[Spatial reasoning records]
------------------------------

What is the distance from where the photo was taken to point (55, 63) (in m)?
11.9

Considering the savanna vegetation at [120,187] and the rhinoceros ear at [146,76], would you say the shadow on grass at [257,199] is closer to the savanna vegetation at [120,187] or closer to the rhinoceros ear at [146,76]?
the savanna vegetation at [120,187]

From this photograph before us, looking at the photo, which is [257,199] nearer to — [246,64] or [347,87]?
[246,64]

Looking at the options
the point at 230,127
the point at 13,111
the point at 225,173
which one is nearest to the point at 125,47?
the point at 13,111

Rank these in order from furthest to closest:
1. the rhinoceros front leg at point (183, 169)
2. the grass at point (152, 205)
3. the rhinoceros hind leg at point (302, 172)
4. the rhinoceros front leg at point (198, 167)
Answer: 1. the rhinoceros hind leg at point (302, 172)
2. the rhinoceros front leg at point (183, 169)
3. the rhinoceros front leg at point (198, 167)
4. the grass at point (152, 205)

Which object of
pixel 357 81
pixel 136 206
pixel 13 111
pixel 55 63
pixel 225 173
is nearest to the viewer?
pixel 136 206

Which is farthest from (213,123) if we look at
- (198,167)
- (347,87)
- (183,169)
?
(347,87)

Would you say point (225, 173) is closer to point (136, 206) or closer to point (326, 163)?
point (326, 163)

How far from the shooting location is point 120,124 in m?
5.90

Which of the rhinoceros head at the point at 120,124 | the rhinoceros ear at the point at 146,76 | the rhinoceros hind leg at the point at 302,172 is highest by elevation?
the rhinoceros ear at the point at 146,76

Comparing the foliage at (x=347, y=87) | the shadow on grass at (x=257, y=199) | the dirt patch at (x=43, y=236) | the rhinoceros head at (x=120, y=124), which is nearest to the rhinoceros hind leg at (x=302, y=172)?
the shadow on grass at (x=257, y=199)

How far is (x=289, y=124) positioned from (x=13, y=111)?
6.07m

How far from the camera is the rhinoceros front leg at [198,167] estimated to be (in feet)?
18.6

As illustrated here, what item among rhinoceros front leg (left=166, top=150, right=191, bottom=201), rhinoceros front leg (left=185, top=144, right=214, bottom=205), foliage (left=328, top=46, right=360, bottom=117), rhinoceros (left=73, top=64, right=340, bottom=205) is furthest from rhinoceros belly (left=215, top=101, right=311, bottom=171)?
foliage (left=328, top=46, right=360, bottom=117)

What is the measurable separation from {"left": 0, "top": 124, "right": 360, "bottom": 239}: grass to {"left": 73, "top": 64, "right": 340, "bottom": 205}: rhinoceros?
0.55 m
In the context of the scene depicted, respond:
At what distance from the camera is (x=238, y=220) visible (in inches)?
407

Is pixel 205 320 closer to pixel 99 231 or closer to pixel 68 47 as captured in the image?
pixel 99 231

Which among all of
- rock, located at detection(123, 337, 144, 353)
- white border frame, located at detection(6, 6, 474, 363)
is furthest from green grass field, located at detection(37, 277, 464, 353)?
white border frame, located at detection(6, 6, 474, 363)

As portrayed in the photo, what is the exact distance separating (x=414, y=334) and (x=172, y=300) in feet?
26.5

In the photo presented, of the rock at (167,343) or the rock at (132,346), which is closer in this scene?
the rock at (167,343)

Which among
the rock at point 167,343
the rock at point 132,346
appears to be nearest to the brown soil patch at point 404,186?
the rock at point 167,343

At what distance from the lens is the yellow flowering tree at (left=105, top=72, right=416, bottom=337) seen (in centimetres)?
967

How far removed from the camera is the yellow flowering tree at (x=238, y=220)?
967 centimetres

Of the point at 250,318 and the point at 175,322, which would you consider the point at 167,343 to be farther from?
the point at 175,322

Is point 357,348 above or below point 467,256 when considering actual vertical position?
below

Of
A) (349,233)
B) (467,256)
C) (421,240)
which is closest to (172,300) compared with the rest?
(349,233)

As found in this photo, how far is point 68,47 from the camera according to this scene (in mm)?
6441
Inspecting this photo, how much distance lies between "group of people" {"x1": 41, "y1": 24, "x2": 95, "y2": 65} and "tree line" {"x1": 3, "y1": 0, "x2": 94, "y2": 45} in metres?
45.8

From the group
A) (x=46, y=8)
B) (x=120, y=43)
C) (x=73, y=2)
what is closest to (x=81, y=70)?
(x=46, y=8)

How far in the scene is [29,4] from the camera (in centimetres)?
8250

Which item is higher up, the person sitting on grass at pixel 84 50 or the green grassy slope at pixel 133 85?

------------------------------

- YOUR INSTRUCTIONS: Repeat the lines from the one containing "At what distance from the lens" through the end of the listing, exactly and without any other lines; both ends are included.

- ANSWER TO THE PROBLEM:
At what distance from the lens is the yellow flowering tree at (left=105, top=72, right=416, bottom=337) seen (in centimetres)?
967

How far removed from the camera is the yellow flowering tree at (x=238, y=220)?
967 centimetres

Of the point at 250,318 and the point at 175,322, which would you consider the point at 167,343 to be farther from?
the point at 175,322

Is point 357,348 above or below point 467,256 when considering actual vertical position?
below

Of
A) (349,233)
B) (467,256)
C) (421,240)
which is closest to (172,300) compared with the rest?
(349,233)

As found in this photo, how far is point 68,47 from the camera according to this scene (in mm)?
6441
Inspecting this photo, how much distance lies between "group of people" {"x1": 41, "y1": 24, "x2": 95, "y2": 65} and "tree line" {"x1": 3, "y1": 0, "x2": 94, "y2": 45} in metres?
45.8

From the group
A) (x=46, y=8)
B) (x=120, y=43)
C) (x=73, y=2)
what is closest to (x=81, y=70)?
(x=46, y=8)

How far in the scene is [29,4] from the camera (in centimetres)?
8250

Which item is higher up, the person sitting on grass at pixel 84 50 or the green grassy slope at pixel 133 85?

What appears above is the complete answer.